GETOONDE TEKST:
**********

Door te voldoen aan bovenstaande criteria kan de eigenaar van het terrein voor fiscale faciliteiten in aanmerking komen. Hiernaast moet de eigenaar dan voldoen aan twee verplichtingen:

  • het landgoed moet gedurende een periode van 25 jaar als zodanig in stand worden gehouden;
  • er mag geen opgaand hout worden geveld, anders dan volgens de regels van normaal bosbeheer noodzakelijk of gebruikelijk is.

Landgoed Nieuwe Weuste voldoet aan bovenstaande voorwaarden en wordt gerangschikt als NSW-landgoed.

Vogelrichtlijn en Habitatrichtlijn

Het nabijgelegen natuurreservaat Willinks Weust behoort tot de Ecologische Hoofdstructuur (EHS) en is aangewezen als habitatrichtlijngebied (ofwel Natura 2000-gebied).

**********

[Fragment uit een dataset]
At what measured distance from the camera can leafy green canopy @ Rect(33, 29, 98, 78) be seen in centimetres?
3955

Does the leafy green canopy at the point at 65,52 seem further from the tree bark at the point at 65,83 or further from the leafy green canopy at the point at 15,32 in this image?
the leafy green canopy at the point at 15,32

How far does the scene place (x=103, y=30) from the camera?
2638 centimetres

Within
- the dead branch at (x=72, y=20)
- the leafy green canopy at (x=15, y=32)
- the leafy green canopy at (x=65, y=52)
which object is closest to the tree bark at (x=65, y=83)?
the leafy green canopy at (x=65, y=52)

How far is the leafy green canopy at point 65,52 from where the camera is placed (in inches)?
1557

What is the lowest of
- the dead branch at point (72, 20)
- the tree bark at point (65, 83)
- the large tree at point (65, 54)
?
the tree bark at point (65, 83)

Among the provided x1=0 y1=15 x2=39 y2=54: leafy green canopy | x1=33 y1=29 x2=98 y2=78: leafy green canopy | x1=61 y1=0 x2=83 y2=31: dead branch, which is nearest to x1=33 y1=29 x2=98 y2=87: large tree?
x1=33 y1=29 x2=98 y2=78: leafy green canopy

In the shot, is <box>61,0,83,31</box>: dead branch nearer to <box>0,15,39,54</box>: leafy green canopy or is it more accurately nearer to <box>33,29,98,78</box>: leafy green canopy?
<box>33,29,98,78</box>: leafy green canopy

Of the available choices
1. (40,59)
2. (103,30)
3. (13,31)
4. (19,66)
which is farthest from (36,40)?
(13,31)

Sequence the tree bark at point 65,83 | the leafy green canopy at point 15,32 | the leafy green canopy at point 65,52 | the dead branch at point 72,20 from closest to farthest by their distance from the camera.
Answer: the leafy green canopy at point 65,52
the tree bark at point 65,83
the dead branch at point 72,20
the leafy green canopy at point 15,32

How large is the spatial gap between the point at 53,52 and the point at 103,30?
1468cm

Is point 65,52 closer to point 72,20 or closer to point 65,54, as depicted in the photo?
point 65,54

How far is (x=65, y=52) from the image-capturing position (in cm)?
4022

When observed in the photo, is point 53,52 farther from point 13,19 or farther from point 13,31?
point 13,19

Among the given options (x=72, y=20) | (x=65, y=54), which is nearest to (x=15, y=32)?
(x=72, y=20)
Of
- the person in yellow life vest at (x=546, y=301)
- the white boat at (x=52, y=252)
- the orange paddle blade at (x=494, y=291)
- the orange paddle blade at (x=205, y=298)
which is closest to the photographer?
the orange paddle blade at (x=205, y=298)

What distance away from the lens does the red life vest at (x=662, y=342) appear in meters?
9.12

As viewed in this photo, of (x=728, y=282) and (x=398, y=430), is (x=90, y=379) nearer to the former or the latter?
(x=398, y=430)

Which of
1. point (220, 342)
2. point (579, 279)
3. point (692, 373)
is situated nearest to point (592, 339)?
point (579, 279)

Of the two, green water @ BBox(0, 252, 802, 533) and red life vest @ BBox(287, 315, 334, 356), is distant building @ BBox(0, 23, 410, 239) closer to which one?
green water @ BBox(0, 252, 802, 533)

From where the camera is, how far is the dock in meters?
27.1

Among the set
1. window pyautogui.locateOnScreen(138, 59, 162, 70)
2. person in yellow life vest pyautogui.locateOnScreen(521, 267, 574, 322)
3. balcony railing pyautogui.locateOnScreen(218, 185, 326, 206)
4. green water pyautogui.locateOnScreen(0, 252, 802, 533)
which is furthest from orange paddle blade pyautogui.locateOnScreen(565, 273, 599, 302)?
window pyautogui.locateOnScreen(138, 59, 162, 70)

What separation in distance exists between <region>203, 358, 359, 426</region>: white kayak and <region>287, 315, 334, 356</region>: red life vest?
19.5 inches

**********

OPDRACHTEN:
**1)** Kun je in de lijst de regels van de regel met "From where the camera is, how" tot en met het einde van de lijst volledig opnieuw weergeven en daarbij in de antwoorden elke afstand en elke coördinaat herschalen met factor 1,05? Rond af op evenveel decimalen als het oorspronkelijke getal had, met halven naar boven.
**2)** Hoe zou de tekst over landgoed Nieuwe Weuste verdergaan? Schrijf een vervolg dat aansluit op de laatste zin.

ANTWOORDEN:
**1)**
From where the camera is, how far is the dock in meters?
28.5

Among the set
1. window pyautogui.locateOnScreen(138, 59, 162, 70)
2. person in yellow life vest pyautogui.locateOnScreen(521, 267, 574, 322)
3. balcony railing pyautogui.locateOnScreen(218, 185, 326, 206)
4. green water pyautogui.locateOnScreen(0, 252, 802, 533)
which is furthest from orange paddle blade pyautogui.locateOnScreen(565, 273, 599, 302)?
window pyautogui.locateOnScreen(145, 62, 170, 74)

What separation in distance exists between <region>203, 358, 359, 426</region>: white kayak and <region>287, 315, 334, 356</region>: red life vest?
20.5 inches

**2)**
De EHS bestaat in Gelderland uit bestaande natuurgebieden, verwevingsgebieden en verbindingszones die belangrijke gebieden met elkaar verbinden. Binnen of nabij de EHS geldt in principe de 'nee, tenzij' -benadering. Dit houdt in dat bestemmingswijziging niet mogelijk is als daarmee de wezenlijke kenmerken of waarden van het gebied significant worden aangetast, tenzij er geen reële alternatieven zijn en er sprake is van redenen van groot openbaar belang.

Voor verwevingsgebieden geldt hetzelfde ruimtelijke beleid als voor EHS natuur, maar met een aantal verschillen. Ten eerste kan regulier agrarisch gebruik worden voortgezet. Daarnaast is er ruimte voor extensieve vormen van recreatie. Tevens is er ruimte voor nieuwe landgoederen.

Ten aanzien van Natura-2000 geldt dat activiteiten in of in de omgeving van het Natura-2000 gebied geen nadelige effecten mogen sorteren op de instandhoudingsdoelen ten aanzien van de instandhoudingsdoelen van dat gebied.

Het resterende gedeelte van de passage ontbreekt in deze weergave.